While the Dow Industrials and Dow Transports reached all-time highs in late April, neither average has broken decisively to the upside. Broader stock-market measures also remain stuck in trading ranges, and indexes of small-company stocks are near three-month lows.

Bears argue the stock market has stagnated this year for the same reasons that yields on 10-year Treasury bonds are near six-month lows below 2.6%: The U.S. economy and corporate profits are faltering, and the world is a mess.

It's hard to argue with their assessment of global affairs. If the conflicts in Ukraine or Syria deteriorate into broader regional wars or disrupt energy supply chains, the hit to the global economy could be substantial. But, on present trends, neither conflict seems likely to pose a major threat to U.S. corporate earnings, at least in the short term.

We mostly disagree with the bears regarding the state of the U.S. economy, as recent indicators suggest the U.S. is poised for solid near-term growth. The Dow Transports and Morgan Stanley Cyclical Index, both trading near all-time highs and up nearly 9% over the past six months, seem to support our side of the argument.

The median company in the broad S&P 1500 Index posted 5.3% year-to-year growth in per-share earnings in its most recent quarterly report. The median sales change was 5.1%. While those growth rates are below the respective norms of 9.1% and 6.1% since 1994, most U.S. companies are growing.

Moreover, it's not clear why bond yields have dropped, as there are several plausible explanations beyond a faltering U.S. economy. First, U.S. inflation is low, with the Federal Reserve's preferred measure of inflation up 1.1% for the 12 months ended March — below the Fed's 2.0% target. Second, foreign bond yields are dropping, partly on expectations of further monetary easing in Europe.

Also, the yield spread between corporate bonds and Treasury bonds typically widens when investors are anticipating a weakening economy. That spread is narrowing.
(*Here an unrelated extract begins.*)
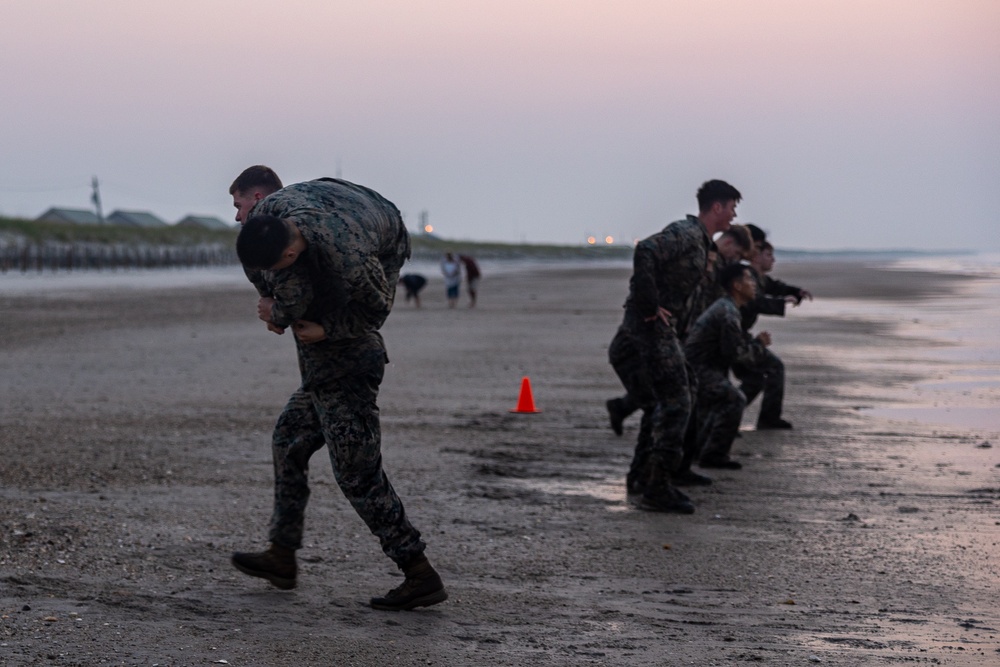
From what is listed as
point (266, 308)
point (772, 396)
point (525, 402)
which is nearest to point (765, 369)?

The spread between long- and short-term bonds, which typically shrinks in anticipation of a recession, has narrowed somewhat but remains well above long-term norms.


Secondary reactions can occur anytime, even after bull-market confirmations. A typical one-third to two-thirds retracement of the advance since Feb. 3 would put the Industrials at 15,775 to 16,178. For the Transports, the equivalent range is 7,283 to 7,513. We'd view a pullback into these ranges as a correction in an ongoing bull market. Our buy lists have 94% to 96% in stocks.